Shah Abhay, Abámoff Michael D, Wu Xiaodong
Department of Electrical and Computer Engineering, The University of Iowa, Iowa City, IA, 52242, USA.
Department of Electrical and Computer Engineering, The University of Iowa, Iowa City, IA, 52242, USA; Department of Ophthalmology and Visual Sciences, University of Iowa, Iowa City, IA, 52242, USA.
Med Image Anal. 2019 May;54:63-75. doi: 10.1016/j.media.2019.02.004. Epub 2019 Feb 8.
Optimal surface segmentation is a state-of-the-art method used for segmentation of multiple globally optimal surfaces in volumetric datasets. The method is widely used in numerous medical image segmentation applications. However, nodes in the graph based optimal surface segmentation method typically encode uniformly distributed orthogonal voxels of the volume. Thus the segmentation cannot attain an accuracy greater than a single unit voxel, i.e. the distance between two adjoining nodes in graph space. Segmentation accuracy higher than a unit voxel is achievable by exploiting partial volume information in the voxels which shall result in non-equidistant spacing between adjoining graph nodes. This paper reports a generalized graph based multiple surface segmentation method with convex priors which can optimally segment the target surfaces in an irregularly sampled space. The proposed method allows non-equidistant spacing between the adjoining graph nodes to achieve subvoxel segmentation accuracy by utilizing the partial volume information in the voxels. The partial volume information in the voxels is exploited by computing a displacement field from the original volume data to identify the subvoxel-accurate centers within each voxel resulting in non-equidistant spacing between the adjoining graph nodes. The smoothness of each surface modeled as a convex constraint governs the connectivity and regularity of the surface. We employ an edge-based graph representation to incorporate the necessary constraints and the globally optimal solution is obtained by computing a minimum s-t cut. The proposed method was validated on 10 intravascular multi-frame ultrasound image datasets for subvoxel segmentation accuracy. In all cases, the approach yielded highly accurate results. Our approach can be readily extended to higher-dimensional segmentations.
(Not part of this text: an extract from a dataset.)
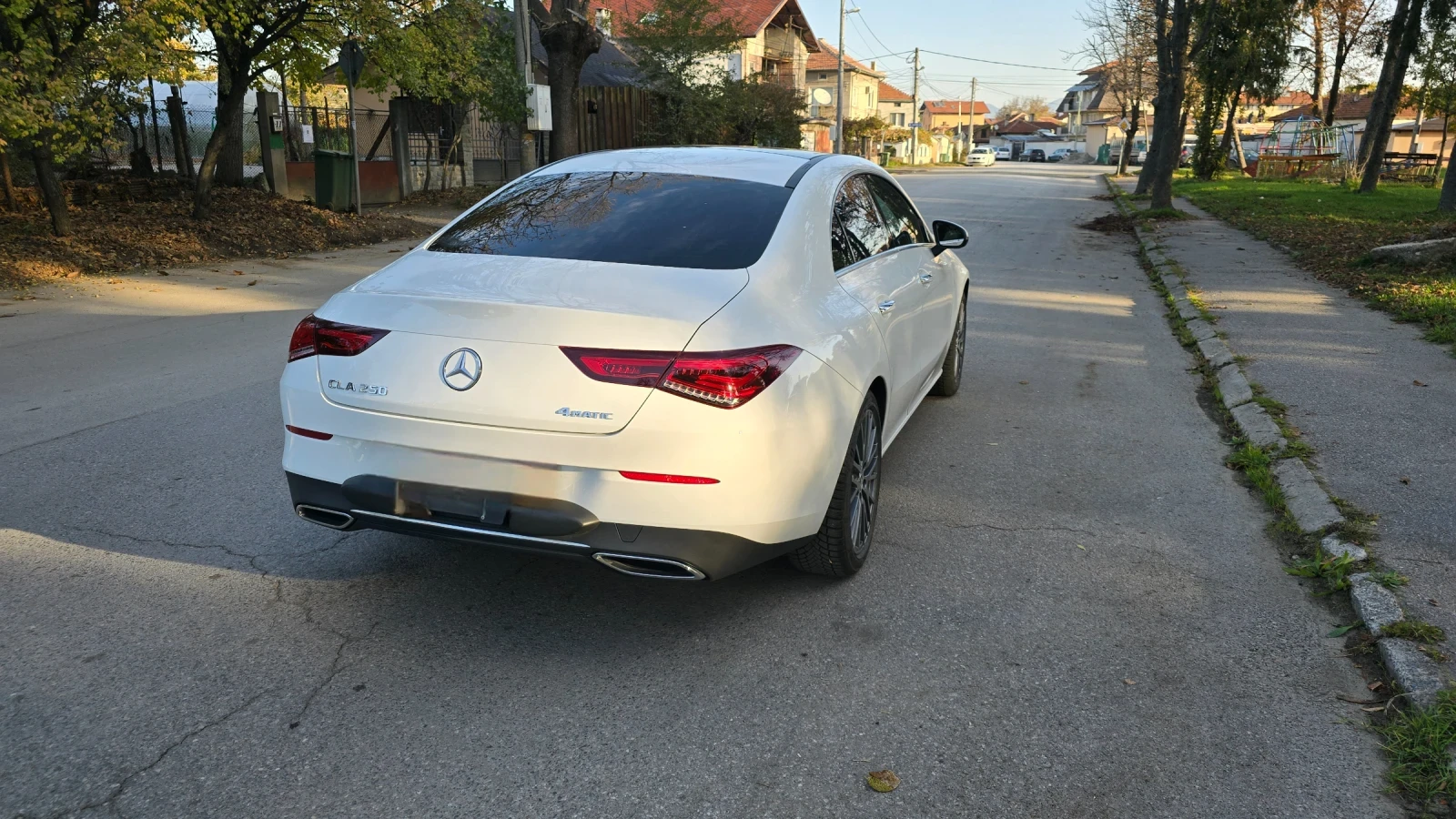 Mercedes-Benz CLA 250 4Matic - изображение 5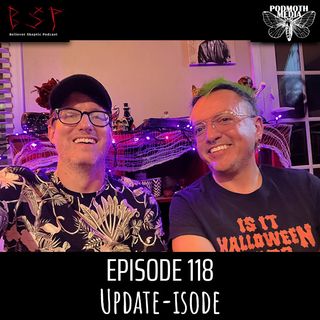 Episode 118 - Update-isode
最优表面分割是一种用于在体数据集中分割多个全局最优表面的先进方法。该方法广泛应用于众多医学图像分割应用中。然而,基于图的最优表面分割方法中的节点通常对体积中均匀分布的正交体素进行编码。因此,分割精度无法超过单个单位体素,即图空间中两个相邻节点之间的距离。通过利用体素中的部分体积信息,可以实现高于单位体素的分割精度,这将导致相邻图节点之间的间距不等。本文报告了一种基于广义图的具有凸先验的多表面分割方法,该方法可以在不规则采样空间中对目标表面进行最优分割。所提出的方法允许相邻图节点之间存在不等间距,通过利用体素中的部分体积信息来实现亚体素分割精度。通过从原始体积数据计算位移场来利用体素中的部分体积信息,以识别每个体素内亚体素精确的中心,从而导致相邻图节点之间的间距不等。将每个表面的平滑度建模为凸约束,以控制表面的连通性和规则性。我们采用基于边的图表示来纳入必要的约束,并通过计算最小s-t割来获得全局最优解。所提出的方法在10个血管内多帧超声图像数据集上进行了亚体素分割精度的验证。在所有情况下,该方法都产生了高度准确的结果。我们的方法可以很容易地扩展到更高维的分割。